Thursday, December 11, 2008

Gilbert & George @ Brooklyn Museum

Gilbert and George are one of those art-dynamic-duos that I'd heard of but didn't know anything about. So I went to their current show at the Brooklyn Museum of art...and, it was weird. They met in art school in London in 1967 and have been collaborating ever since. They're so outspoken and quirky (and lovers) that I think they were simply made for each other. They always include themselves in their large scale photo collages...wearing suits (well, sometimes nude) and looking strangely serious. Many of their pieces include bodily fluids (Oh, there's Gilbert's poo!) blown up on a grand scale.

This was the piece I liked in the show, because I did like their stained glass style. (Whoever designed the Red Hot Chili Peppers album cover for Blood Sugar Sex Magik must have liked it, too.)

But a lot of their work was either way too creepy and aggressive for me...

...or too "we like young boys" pornographic for me.

Um, yeah. No thanks.

MUTO by Blu

This posting is uncharacteristically not about an art show I saw here in New's a video of an animation by an Italian street artist named Blu. Why is it unique? Because he does animations on public walls. I can't imagine how time consuming this was for him to pull off! I especially love how you can see the ghosts of the previous drawings as the animation progresses. This is one of the coolest things I've seen in a long time, so JUST WATCH IT!

Calder's Circus @ Whitney

I fell in love with Alexander Calder in high school when I saw his work in Washington. Most artists seem like they wouldn't be fun people to hang out with (You know, they're depressed or overly intense or egotistical...) but Calder must have been a delight to be around. He was always creating and playing throughout his life. He's renowned for his mobiles, but the Whitney's current Calder show features work from the time he lived in Paris (1926-1933).
━━━━━━━━━━━━━━━━━━━━
**Set tasks**:
A: According to the art blog post, what makes Blu's animation unique?
B: Quote the art blog post, starting with "Gilbert & George" and going on through "aggressive for me...".
The entries that follow the art blog post come from a separate source.

[Questions about scene geometry]
━━━━━━━━━━━━━━━━━━━━
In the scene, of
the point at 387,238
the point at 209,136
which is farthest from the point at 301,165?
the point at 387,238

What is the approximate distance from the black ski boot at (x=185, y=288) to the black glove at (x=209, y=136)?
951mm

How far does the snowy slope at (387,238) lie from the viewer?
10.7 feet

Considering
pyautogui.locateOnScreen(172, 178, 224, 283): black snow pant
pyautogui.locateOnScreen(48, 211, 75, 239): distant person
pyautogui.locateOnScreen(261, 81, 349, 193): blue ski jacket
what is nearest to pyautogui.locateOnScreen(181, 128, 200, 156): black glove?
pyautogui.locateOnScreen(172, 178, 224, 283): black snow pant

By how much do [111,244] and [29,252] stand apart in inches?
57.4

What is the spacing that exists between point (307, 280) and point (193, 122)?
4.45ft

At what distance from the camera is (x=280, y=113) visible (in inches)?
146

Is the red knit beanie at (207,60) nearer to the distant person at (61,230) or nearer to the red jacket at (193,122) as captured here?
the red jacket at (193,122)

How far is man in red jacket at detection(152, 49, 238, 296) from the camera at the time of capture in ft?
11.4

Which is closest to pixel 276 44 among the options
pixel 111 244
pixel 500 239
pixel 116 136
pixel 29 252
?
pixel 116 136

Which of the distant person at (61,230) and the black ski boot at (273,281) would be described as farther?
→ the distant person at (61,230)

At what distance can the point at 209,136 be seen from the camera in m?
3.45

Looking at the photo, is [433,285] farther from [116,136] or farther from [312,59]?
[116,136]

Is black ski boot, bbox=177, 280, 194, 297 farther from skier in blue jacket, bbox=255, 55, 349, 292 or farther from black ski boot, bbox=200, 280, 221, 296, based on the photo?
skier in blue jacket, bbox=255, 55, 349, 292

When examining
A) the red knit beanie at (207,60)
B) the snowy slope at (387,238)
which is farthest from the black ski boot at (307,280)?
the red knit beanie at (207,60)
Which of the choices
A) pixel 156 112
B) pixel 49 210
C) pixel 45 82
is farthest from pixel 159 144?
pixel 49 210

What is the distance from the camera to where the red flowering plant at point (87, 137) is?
━━━━━━━━━━━━━━━━━━━━
**Responses for each task**:
A: Blu's animation is unique because he makes his animations on public walls.

B:
Gilbert & George @ Brooklyn Museum

Gilbert and George are one of those art-dynamic-duos that I'd heard of but didn't know anything about. So I went to their current show at the Brooklyn Museum of art...and, it was weird. They met in art school in London in 1967 and have been collaborating ever since. They're so outspoken and quirky (and lovers) that I think they were simply made for each other. They always include themselves in their large scale photo collages...wearing suits (well, sometimes nude) and looking strangely serious. Many of their pieces include bodily fluids (Oh, there's Gilbert's poo!) blown up on a grand scale.

This was the piece I liked in the show, because I did like their stained glass style. (Whoever designed the Red Hot Chili Peppers album cover for Blood Sugar Sex Magik must have liked it, too.)

But a lot of their work was either way too creepy and aggressive for me...